Labour leader Ed Miliband has said that the so-called “Wonga economy” is one of the worst aspects of the cost of living crisis, with payday lenders preying upon those struggling to make ends meet.
His comments came as payday lender bosses were quizzed by MPs, on questions about their excessive charges, advertising strategies and accusations that they harass customers who take out loans. Wonga boss Henry Rain said there was a “silent majority” of happy customers.
However, in a speech at Battersea power station on Tuesday, Miliband said, “Payday lenders don’t speak for the silent majority. They are responsible for a quiet crisis of thousands of families trapped in unpayable debt.

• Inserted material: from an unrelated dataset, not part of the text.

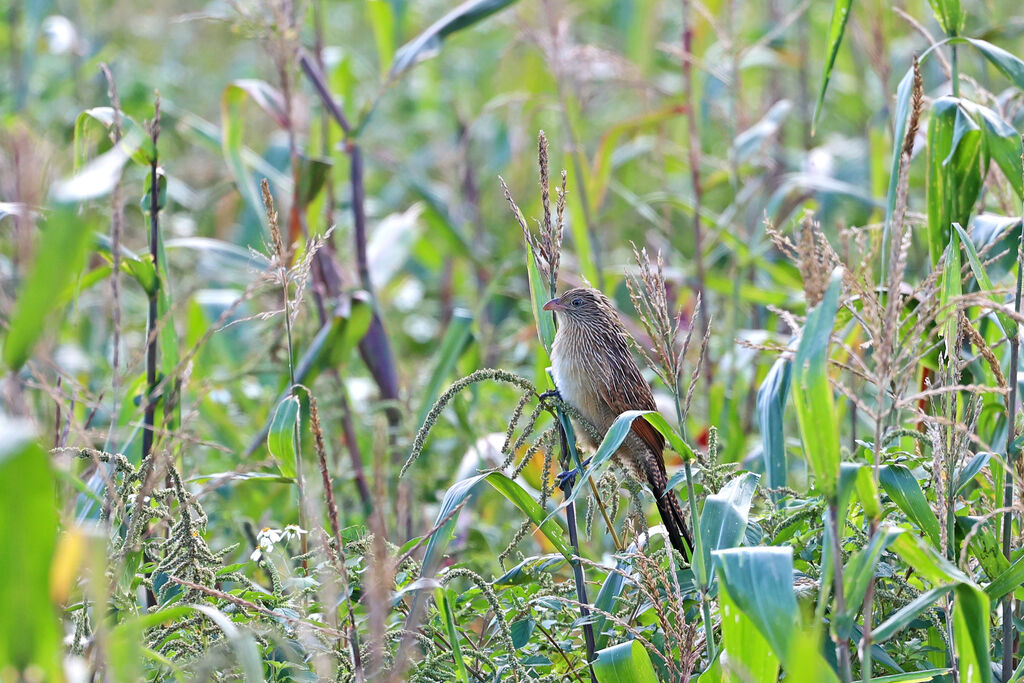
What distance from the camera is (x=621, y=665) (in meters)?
1.76

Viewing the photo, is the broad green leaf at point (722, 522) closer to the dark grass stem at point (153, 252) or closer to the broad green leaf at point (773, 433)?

The Wonga economy is one of the worst symbols of this cost of living crisis.”
Last month, the Labour leader also said that if elected, he would force payday lenders to “pay back to communities” by increasing their taxation.
He added that the funds raised, estimated to be around £20m, would be used to fund credit union rivals, which have been endorsed by leading figures such as the archbishop of Canterbury Justin Welby.
The comments come as part of Miliband’s wider pledge to tackle the cost of living crisis. Energy bills, frozen wages and zero-hour contracts are just a few of the issues that he says constitute the problem.
Last week, head of the new financial watchdog the Financial Services Consumer Panel (FSCP) Sue Lewis told Blue & Green Tomorrow that the payday lending industry has the scope to be a good product, but she warned that bad practices have to be stamped out.